The Chinese initiative — one belt, one road (Obor) — is a $150 billion grandiose development strategy and framework for China to push for a bigger role in global affairs and to increase its exports.

  • Some see it as an opportunity for India, others as a challenge. Hence, the choice has to be made cautiously, balancing our security concerns about an expanding China with economic engagement.
  • Given the history of Sino-Indian relations, it’s difficult to look at Obor as a benign initiative. But it will be difficult to stay out of a new global highway linking Asia with Europe.

Importance of Regional Organizations:

The importance of regional organizations has increased in the context of the blue economy. PM Modi recently spoke of the blue economy to Saarc leaders.

  • In September 2015, the Indian Ocean Rim Association (IORA) hosted the first Ministerial Blue Economy Conference and identified priorities.

Way ahead:

In the coming years, the blue-water economy will become central to the development of the entire Asia-pacific region. Also, India’s competition with China is likely to be exacerbated by the competition for a piece of the blue economy, as evidenced in Bangladesh.
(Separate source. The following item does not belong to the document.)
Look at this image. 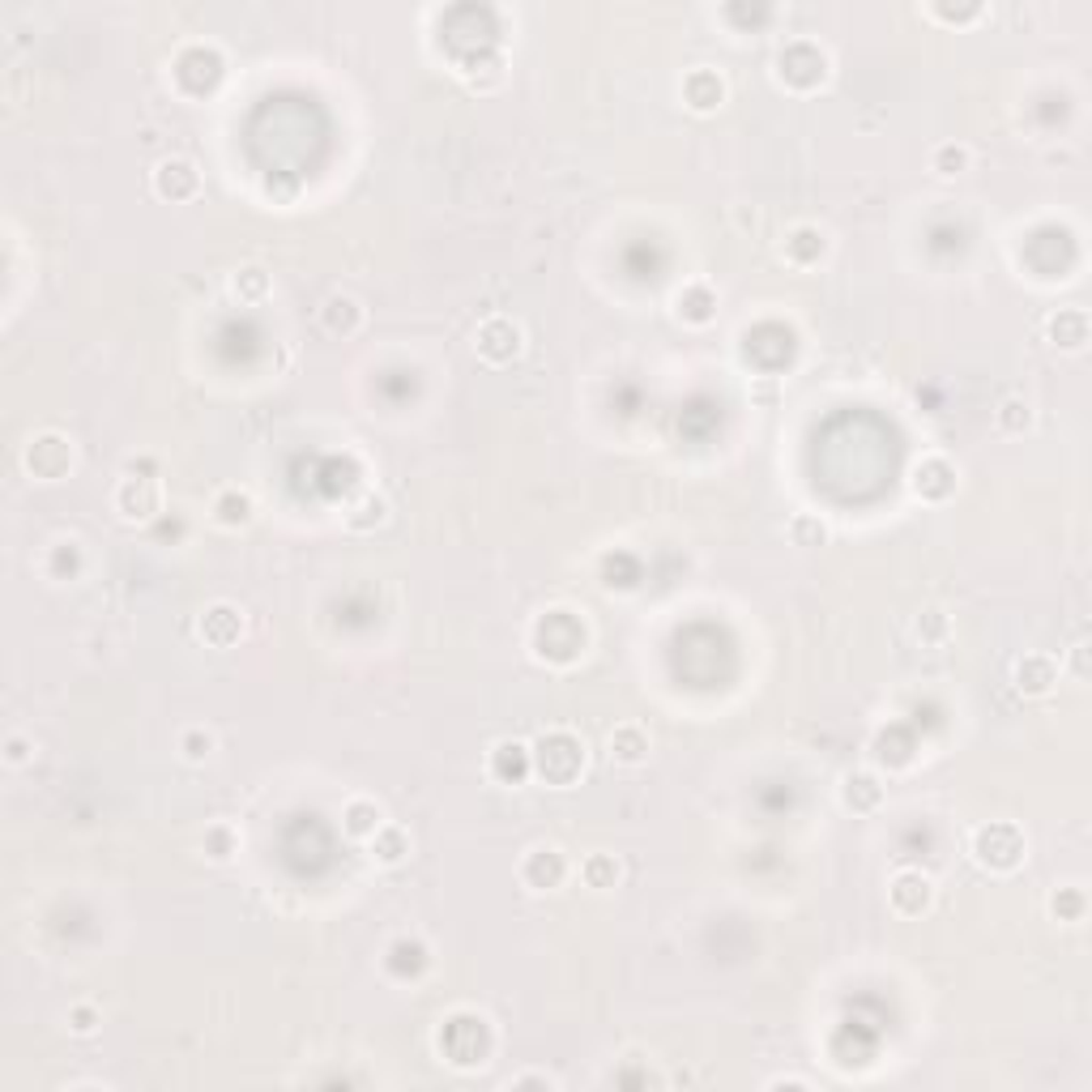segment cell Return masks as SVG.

  • India’s neighbourhood policy too assumes primary importance in light of the blue economy. India can profitably integrate its ongoing programmes like Make in India, smart cities, skill development and self-reliance in defence.
  • Delhi’s forthcoming chairmanship of the BRICS will offer a splendid opportunity to highlight the cooperation needed for the blue economy.

Conclusion:

India is no longer hesitant about taking a larger responsibility for securing the Indian Ocean, promoting regional mechanisms and working with great powers like the United States and France with which India now shares many interests. India has also initiated a new process of multilateralism in ocean politics by gluing together security and the blue economy. However, the action on the ground remains to be seen.